155 Views Asked by At

Let B be the language over alphabet {a, ... z} consisting of those words occuring in the Bible. Thus, B = {in,the,beginning,god,created,...}.

Describe an NFA whose language is B. Describe what happens when you apply subset construction to this NFA to get a DFA, ignoring unreachable states. Roughly, how do the number of states in each compare? How does each number compare to the # of distinct words in the Bible?


Of course, this is homework so I'm not asking for answers so much as a bit of a shove in the right direction. I'm pretty thoroughly stumped here.

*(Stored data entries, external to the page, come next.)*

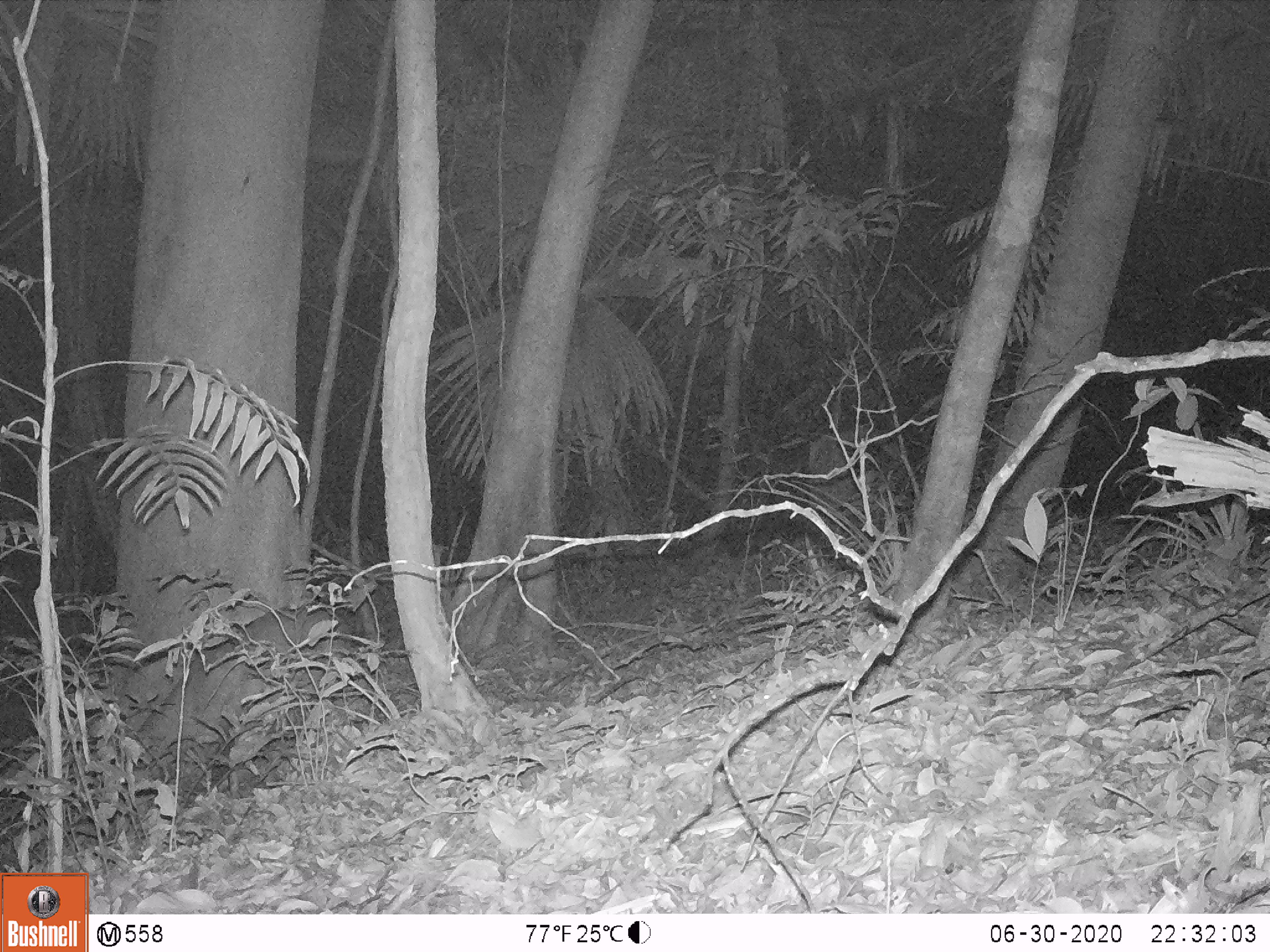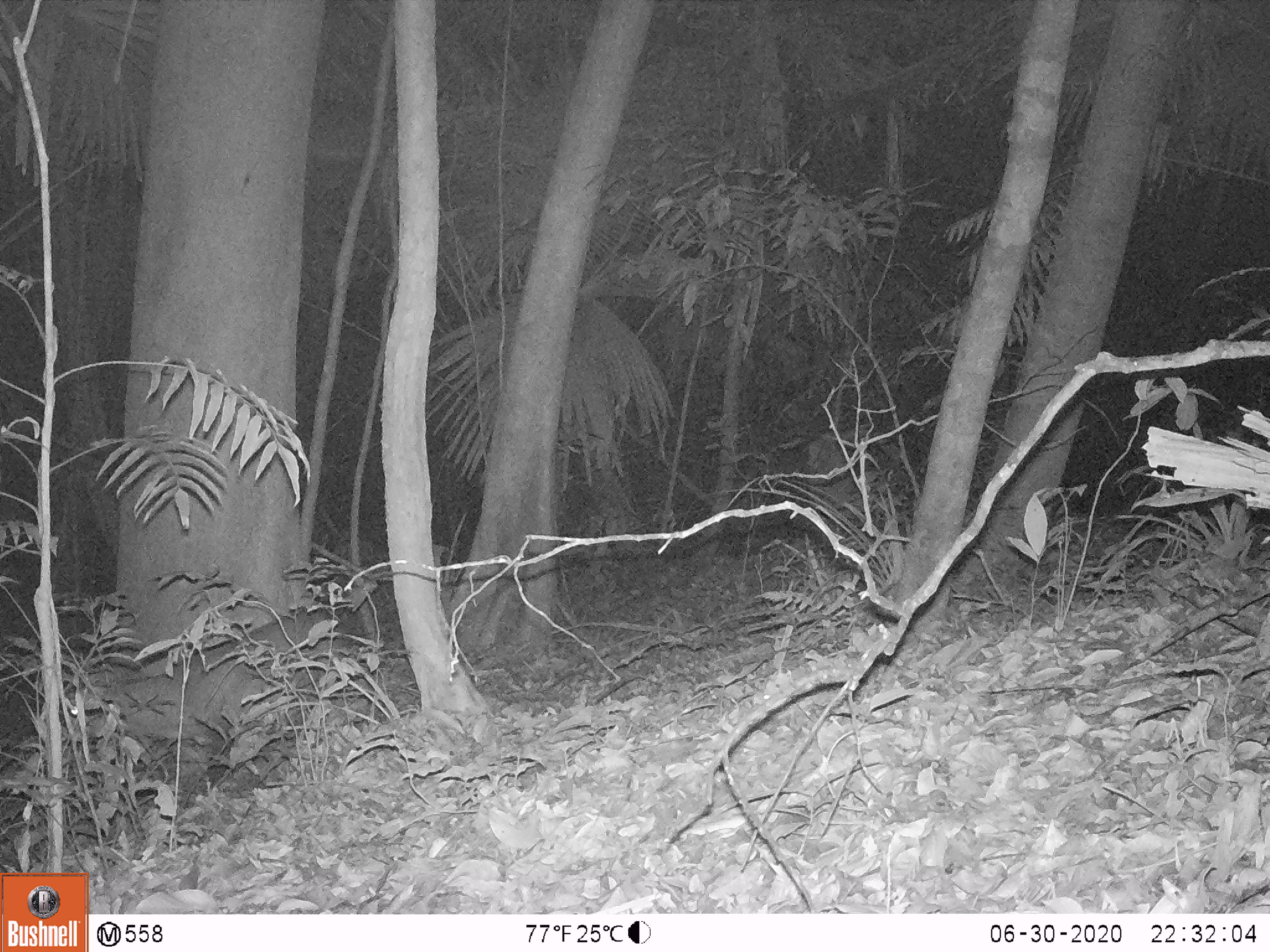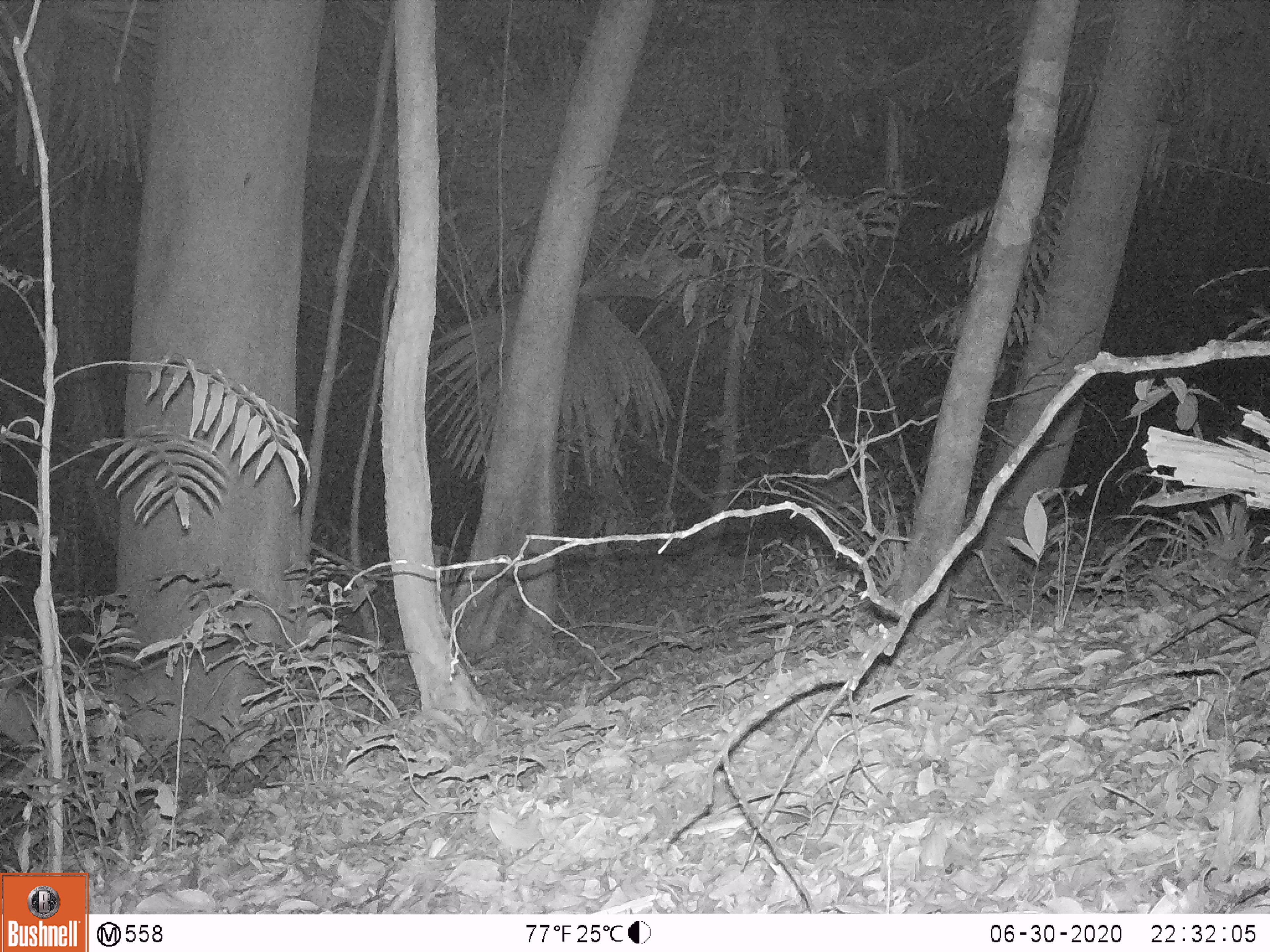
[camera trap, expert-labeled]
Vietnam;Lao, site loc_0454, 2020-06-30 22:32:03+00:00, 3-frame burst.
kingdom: Animalia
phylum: Chordata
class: Mammalia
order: Artiodactyla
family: Cervidae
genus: Muntiacus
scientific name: Muntiacus vuquangensis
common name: large-antlered muntjac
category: large antlered muntjac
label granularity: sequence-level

I'm picturing the NFA as a series of letters that go down an ordered path in the same order that the letters show up in the Bible. Which not only seems really impractical but a little too stupid of an answer for it to be correct. What would an NFA of this even look like? Would it really be huge?

Thanks for any help.

1

There are 1 best solutions below

1
On

According to this page, there are 788,258 words in the Bible but only 14,565 distinct words. Now, it is shown in [1] that a full Scrabble lexicon with 94,240 entries can be represented be a DFA with 19,853 states. So you can expect the DFA of the Bible to have roughly $19,853 \times \frac{14,565}{94,240} \approx 3068$ states.

[1] A. W. Appel et G. J. Jacobson, The world fastest scrabble program, Commun. ACM 31 (1988), 572–585.